Les violences sexuelles contre les femmes en hausse en RDC
25 novembre 2025
Le 25 novembre de chaque année, c’est la Journée internationale pour l’élimination de la violence sexuelle à l’égard des femmes. Une occasion pour le lancement d’une campagne de 16 jours d’activisme contre les violences faites aux femmes.
En République démocratique du Congo, le conflit dans l'est du pays a accru le nombre de victimes de violences sexuelles. Dans la province du Sud-Kivu, des organisations de défense des droits de la femme estiment que la situation va de mal en pis.
Avant la prise de la ville de Bukavu, mi-février, par les rebelles de l’AFC-M23, des militaires de l’armée congolaise avaient déjà commis des violences sexuelles sur des femmes de plusieurs villages des territoires de Kabare et Kalehe, situés dans le nord de la province du Sud-Kivu.
Procès en flagrance
À la suite de la mobilisation de la société civile et des défenseurs des droits humains, un procès en flagrance contre une centaine de militaires des Forces armées de la République démocratique du Congo (FARDC) s’est tenu à Bukavu, en février dernier.
Cette femme d’une cinquantaine d’années, que nous nommerons Riziki, témoigne de son agression par des militaires congolais qui ont aussi pillé sa maison de Kavumu, à une trentaine de kilomètres au nord de la ville de Bukavu.
"Trois militaires se sont introduits dans ma maison pour piller, l’un d’eux s’est glissé dans ma chambre pour me violer, mais j’ai résisté. Les autres, qui pillaient mes biens au salon, lui ont dit qu’ils devaient repartir, mais il leur a répondu qu’il aimait violer les femmes barbues (sic). Heureusement que mon fils est venu à mon secours. Ils sont repartis après avoir tout saccagé. J’ai besoin désormais d’une aide psychologique", affirme-t-elle.
Alors que les victimes s’attendaient à des condamnations à l’issue du procès, la prise de Bukavu par l’AFC-M23 est venue tout arrêter. Les accusés ont fui, de même que les juges et les avocats.
Détérioration de la situation dans l'est du pays
La situation ne s’est pas améliorée. Après l’occupation de Bukavu et de Goma, de nombreux cas de viols et de violences sexuelles commis par les rebelles ont été rapportés. Des femmes déplacées ont été contraintes à des actes sexuels en échange de différents services.
Dans la plupart des cas, les victimes n’ont pas porté plainte à cause de la peur et de la honte.
Accusée faussement par une voisine, cette jeune fille, qui a requis l’anonymat, a passé quelque temps dans un cachot de l’Agence nationale des renseignements. Elle dit qu’elle a échappé de peu au viol et témoigne de ce qu’elle a vécu :
"Apparemment, c’est l’habitude de ceux qui font la garde la nuit. Quand il y a une femme détenue, ils la violent. Quand j’ai vu le décor de ce cachot, je me suis rappelé que, sur les réseaux sociaux, j’avais vu la vidéo d’une jeune fille qui était en train d’être violée et la scène avait été filmée par ses bourreaux. La nuit, l’un des militaires qui montaient la garde est venu vers moi et il a menacé de me violer, mais quand je l’ai repoussé, il m’a frappé avec la crosse de son fusil. J’ai crié et heureusement, leur supérieur est arrivé. Il a été frappé à son tour. Ceux qui ont assisté à la scène m’ont dit que c’est ce qu’ils ont l’habitude de faire sur les femmes, à l’insu de leur hiérarchie".

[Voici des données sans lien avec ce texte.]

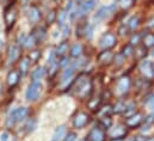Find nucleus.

Le nombre de victimes en hausse
Il n'existe pas de statistiques officielles sur le nombre de viols et d’agressions sexuelles commis dans la région, depuis la prise de contrôle par les rebelles de l’AFC-M23.
Toutefois, dans un rapport publié en juin dernier, Médecins sans frontières estime que, depuis le début de l’année 2025, près de 7 400 femmes ont été agressées dans le Nord-Kivu, et près de 700 dans le Sud-Kivu.
D'après Willermine Ntakebuka, la coordonnatrice de l’organisation de défense des droits des femmes Vision communautaire, "les chiffres qui ont été rapportés par MSF sont très alarmants. Cette guerre devrait prendre fin dans l’est de la RDC. 30 ans, c’est trop, avec toutes les conséquences que subissent les populations civiles et plus particulièrement les femmes et les filles. Les femmes ne devraient pas payer ce lourd tribut des conflits armés".
Des associations de défense des droits des femmes estiment que les survivantes des violences sexuelles ont besoin d'un soutien non seulement économique, mais aussi psychologique dans les zones affectées par le conflit, notamment dans les provinces de l’Ituri, du Sud-Kivu et du Nord-Kivu.